2. ‘Shaping the future of creativity in the digital age—AI and copyright

In another engaging panel entitled ‘Shaping the future of creativity in the digital age—AI and copyright’, industry experts delved into the dynamic digital landscape in India, to unravel the intricate intersections of artificial intelligence, copyright, and the ever-evolving legal environment.


Moderated by Uday Singh, managing director, Motion Picture Association, the panel included Rohit Pandharkar, partner at Ernst & Young, Pravin Anand, managing partner at Anand and Anand, Niraj Ruparel, emerging tech lead for WPP India and Gautam K M, partner at K Law.

The discussion addressed the challenges of defining authorship and ownership in works produced by AI, whilst also tackling the increasingly rising hurdles posed by deep fakes. 

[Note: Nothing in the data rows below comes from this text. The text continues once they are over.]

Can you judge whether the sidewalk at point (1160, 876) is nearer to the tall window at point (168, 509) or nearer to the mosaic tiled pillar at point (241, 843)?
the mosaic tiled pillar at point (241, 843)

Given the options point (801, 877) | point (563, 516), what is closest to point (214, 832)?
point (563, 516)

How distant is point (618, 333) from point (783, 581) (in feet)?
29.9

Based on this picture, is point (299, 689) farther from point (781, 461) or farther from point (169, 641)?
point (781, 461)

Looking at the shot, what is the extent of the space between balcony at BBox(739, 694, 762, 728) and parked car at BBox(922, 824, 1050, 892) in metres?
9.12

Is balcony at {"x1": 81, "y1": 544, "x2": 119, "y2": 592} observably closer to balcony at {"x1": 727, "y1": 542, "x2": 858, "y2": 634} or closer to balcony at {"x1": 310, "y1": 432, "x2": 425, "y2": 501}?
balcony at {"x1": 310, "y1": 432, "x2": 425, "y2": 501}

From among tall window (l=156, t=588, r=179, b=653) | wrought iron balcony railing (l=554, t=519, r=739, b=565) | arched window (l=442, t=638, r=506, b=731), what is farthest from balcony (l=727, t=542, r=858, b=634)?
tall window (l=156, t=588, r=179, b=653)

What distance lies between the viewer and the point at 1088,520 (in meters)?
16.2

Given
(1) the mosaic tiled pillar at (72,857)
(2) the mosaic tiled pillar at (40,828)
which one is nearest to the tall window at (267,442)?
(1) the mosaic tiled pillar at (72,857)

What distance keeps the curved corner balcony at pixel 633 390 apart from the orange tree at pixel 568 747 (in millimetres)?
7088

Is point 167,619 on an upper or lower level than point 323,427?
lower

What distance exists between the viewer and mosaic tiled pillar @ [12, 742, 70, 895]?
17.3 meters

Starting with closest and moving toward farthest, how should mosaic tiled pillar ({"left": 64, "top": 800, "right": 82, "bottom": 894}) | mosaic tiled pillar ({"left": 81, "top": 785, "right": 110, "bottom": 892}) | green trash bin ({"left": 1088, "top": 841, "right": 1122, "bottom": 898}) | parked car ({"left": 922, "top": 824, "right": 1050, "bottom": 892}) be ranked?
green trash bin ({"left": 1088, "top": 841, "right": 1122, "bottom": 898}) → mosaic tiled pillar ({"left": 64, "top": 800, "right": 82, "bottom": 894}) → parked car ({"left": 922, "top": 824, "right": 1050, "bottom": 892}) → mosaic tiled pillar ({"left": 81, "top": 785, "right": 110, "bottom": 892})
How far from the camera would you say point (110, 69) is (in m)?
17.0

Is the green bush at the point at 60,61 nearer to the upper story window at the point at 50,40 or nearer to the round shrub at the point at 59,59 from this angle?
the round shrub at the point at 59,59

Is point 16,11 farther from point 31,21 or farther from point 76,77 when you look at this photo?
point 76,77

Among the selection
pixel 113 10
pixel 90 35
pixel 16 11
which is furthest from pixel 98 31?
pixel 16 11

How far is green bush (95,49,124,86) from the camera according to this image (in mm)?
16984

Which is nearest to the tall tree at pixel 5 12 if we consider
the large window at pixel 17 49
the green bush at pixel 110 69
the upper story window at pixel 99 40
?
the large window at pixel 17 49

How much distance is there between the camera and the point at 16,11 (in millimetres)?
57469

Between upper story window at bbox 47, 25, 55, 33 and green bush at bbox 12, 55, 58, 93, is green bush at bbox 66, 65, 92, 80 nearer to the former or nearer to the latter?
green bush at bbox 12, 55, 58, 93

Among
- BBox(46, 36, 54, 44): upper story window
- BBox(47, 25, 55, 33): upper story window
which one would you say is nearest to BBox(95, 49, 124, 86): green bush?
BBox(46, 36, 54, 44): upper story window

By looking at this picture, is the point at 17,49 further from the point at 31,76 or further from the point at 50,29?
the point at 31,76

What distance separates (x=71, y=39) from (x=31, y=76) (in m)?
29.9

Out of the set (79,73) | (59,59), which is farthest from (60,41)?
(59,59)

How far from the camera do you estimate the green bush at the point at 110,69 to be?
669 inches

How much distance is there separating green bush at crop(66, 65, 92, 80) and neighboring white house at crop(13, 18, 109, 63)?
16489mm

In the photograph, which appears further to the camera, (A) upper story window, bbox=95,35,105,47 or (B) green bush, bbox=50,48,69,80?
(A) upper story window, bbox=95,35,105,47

Uday Singh underscored the importance of flexible legislation to maintain a delicate balance between protecting creators' rights, encouraging innovation, and ensuring public access to AI-generated works, as he delved into the nuances of these issues with the panelists.
Speaking about the complexities that need to be considered while dealing with the ethical and legal aspects of an AI-human hybrid creation, Rohit Pandharkar of Ernst & Young surmised, “It's an interesting area and I feel all you have to do is embrace the technology but make sure that artists’ rights are protected and we create a magical world—a world of equality, where AI and humans treat each other with a pilot and co-pilot relationship.” He drew a parallel from the real world, where the human being is like a pilot who drives a plane and the co-pilot is the one sitting beside the pilot to assist them in navigating. 

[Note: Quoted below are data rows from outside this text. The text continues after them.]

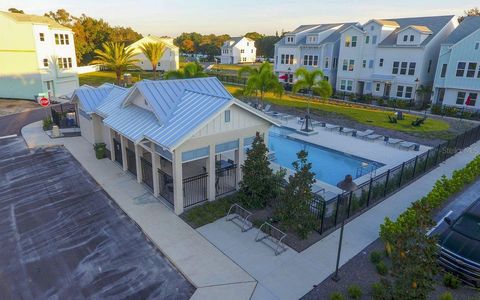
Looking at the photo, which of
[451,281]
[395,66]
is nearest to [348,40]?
[395,66]

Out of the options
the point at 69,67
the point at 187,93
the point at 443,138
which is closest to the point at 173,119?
the point at 187,93

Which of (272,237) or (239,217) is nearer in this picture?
(272,237)

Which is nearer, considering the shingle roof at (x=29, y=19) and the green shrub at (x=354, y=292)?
Answer: the green shrub at (x=354, y=292)

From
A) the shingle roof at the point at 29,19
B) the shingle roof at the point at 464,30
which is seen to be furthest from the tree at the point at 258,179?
the shingle roof at the point at 29,19

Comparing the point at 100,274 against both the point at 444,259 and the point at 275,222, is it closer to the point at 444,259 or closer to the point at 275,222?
the point at 275,222

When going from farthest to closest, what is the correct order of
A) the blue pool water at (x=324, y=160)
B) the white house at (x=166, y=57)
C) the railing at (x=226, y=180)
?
the white house at (x=166, y=57), the blue pool water at (x=324, y=160), the railing at (x=226, y=180)

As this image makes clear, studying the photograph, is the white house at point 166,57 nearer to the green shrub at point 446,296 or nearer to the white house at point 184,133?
the white house at point 184,133

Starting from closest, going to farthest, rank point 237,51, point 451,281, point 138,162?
point 451,281 → point 138,162 → point 237,51

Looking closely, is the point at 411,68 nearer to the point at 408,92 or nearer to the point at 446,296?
the point at 408,92
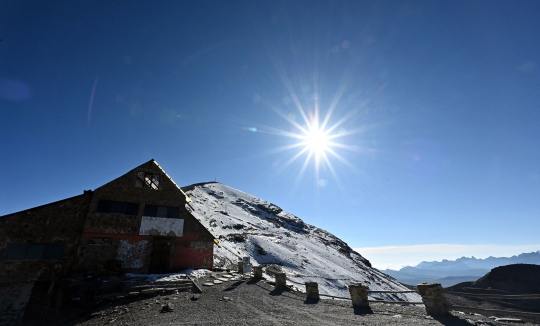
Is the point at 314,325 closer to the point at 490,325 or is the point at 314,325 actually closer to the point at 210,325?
the point at 210,325

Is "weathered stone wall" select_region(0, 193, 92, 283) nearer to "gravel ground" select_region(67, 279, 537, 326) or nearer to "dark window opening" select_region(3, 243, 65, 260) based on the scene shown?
"dark window opening" select_region(3, 243, 65, 260)

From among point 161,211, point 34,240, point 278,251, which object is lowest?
point 34,240

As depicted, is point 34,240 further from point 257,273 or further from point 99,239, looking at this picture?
point 257,273

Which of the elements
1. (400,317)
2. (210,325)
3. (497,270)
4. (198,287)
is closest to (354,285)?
(400,317)

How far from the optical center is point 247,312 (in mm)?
12352

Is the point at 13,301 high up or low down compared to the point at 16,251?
down

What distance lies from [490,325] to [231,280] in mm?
16296

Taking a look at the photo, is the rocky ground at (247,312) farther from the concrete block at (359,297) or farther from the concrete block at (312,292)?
the concrete block at (312,292)

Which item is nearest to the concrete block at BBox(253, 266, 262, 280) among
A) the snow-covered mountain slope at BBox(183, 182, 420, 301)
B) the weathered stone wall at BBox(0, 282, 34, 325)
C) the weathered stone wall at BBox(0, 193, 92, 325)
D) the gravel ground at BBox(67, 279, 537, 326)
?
the snow-covered mountain slope at BBox(183, 182, 420, 301)

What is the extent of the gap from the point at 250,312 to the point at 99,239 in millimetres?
15319

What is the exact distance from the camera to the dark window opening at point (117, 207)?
21.4 m

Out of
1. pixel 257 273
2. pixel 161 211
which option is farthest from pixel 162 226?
pixel 257 273

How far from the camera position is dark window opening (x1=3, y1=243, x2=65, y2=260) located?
1825cm

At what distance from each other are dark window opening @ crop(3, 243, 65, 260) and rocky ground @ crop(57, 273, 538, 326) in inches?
302
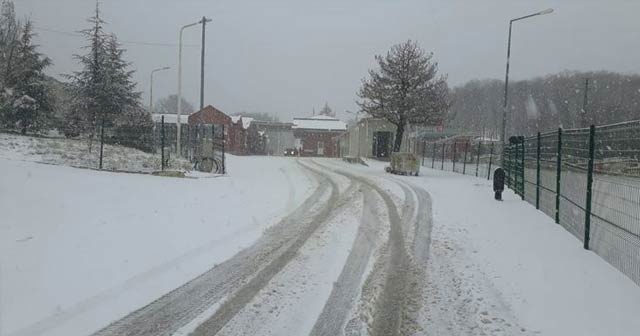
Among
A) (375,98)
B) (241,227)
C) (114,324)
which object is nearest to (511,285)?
(114,324)

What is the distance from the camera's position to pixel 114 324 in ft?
14.7

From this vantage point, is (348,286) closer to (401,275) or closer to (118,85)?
(401,275)

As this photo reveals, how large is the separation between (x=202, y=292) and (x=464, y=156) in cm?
2249

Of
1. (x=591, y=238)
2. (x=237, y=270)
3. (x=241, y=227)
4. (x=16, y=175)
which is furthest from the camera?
(x=16, y=175)

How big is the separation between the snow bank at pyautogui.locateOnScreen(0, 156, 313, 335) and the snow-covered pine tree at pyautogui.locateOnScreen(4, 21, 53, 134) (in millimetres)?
19559

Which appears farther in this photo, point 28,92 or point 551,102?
point 551,102

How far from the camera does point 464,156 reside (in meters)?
25.9

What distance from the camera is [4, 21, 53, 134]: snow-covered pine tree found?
29.2 metres

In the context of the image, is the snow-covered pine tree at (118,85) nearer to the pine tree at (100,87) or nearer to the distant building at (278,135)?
the pine tree at (100,87)

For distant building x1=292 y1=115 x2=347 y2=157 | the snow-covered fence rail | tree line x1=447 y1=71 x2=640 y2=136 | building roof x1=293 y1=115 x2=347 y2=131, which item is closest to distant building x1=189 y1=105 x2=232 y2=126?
distant building x1=292 y1=115 x2=347 y2=157

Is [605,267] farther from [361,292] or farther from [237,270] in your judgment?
[237,270]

The panel also dwelled on the possibilities presented by machine-generated content while navigating the complex legal frameworks governing AI-based creativity, with a specific focus on the legalities.
Taking the discourse ahead, Niraj Ruparel, who heads emerging tech at WPP India quipped that his best friends at the organisation are legal folks now. “I specialise in using the power of creativity and AI to deliver solutions for marketers. And of every 10 ideas that we propose for marketing campaigns, nearly 8 are shot down citing what could go wrong.”
"We now are a team of about 150 people, of which at least 5 are legal folks who are working as a part of this community," he said. He also shared that in a space like Creative AI, they start the conversation with the legal team at least 6 months prior to launching a campaign to get around the necessary legal hurdles.
Ruparel cited the example of the ‘Young Sachin’ campaign executed for Ageas life insurance, which was one of the foremost AI-campaigns crafted before technology like chatGPTs became popular, according to him.
The panel took a hard look at the challenges of navigating the myriad complexities shaping the future of creativity in the digital era, where artificial intelligence converges to redefine the boundaries of innovation and expression surrounding deepfake technologies.
"While AI can be predominantly used to solve a problem, there are many utilities that one can create with it, provided we take into account all the possible legal issues that can arise from it in India well in advance," Gautam K M stated.
The discussion also addressed the increasingly prevalent challenges presented by deep fakes while also throwing light on the complexities of determining authorship and ownership in AI-generated works.
In conclusion, the session emphasised the necessity for adaptive legislation to maintain a delicate equilibrium between safeguarding creators' rights, fostering innovation, and ensuring public access to AI-generated works.